- [Objective] Retype the records below word for word, starting with the line that contains "What distance lies" and continuing through the end of the records.
--- Available data ---
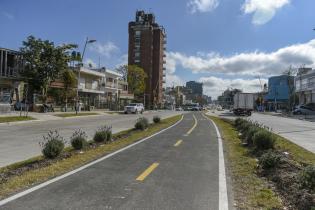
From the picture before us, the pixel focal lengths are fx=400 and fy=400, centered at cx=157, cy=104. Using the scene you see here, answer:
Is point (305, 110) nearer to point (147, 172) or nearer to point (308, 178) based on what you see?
point (147, 172)

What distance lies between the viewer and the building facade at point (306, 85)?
84.4 m

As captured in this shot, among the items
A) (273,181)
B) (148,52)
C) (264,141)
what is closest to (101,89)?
(148,52)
---
- [Correct response]
What distance lies between the viewer and the building facade at point (306, 85)?
84.4 m

As captured in this shot, among the items
A) (273,181)
B) (148,52)
C) (264,141)
what is closest to (101,89)?
(148,52)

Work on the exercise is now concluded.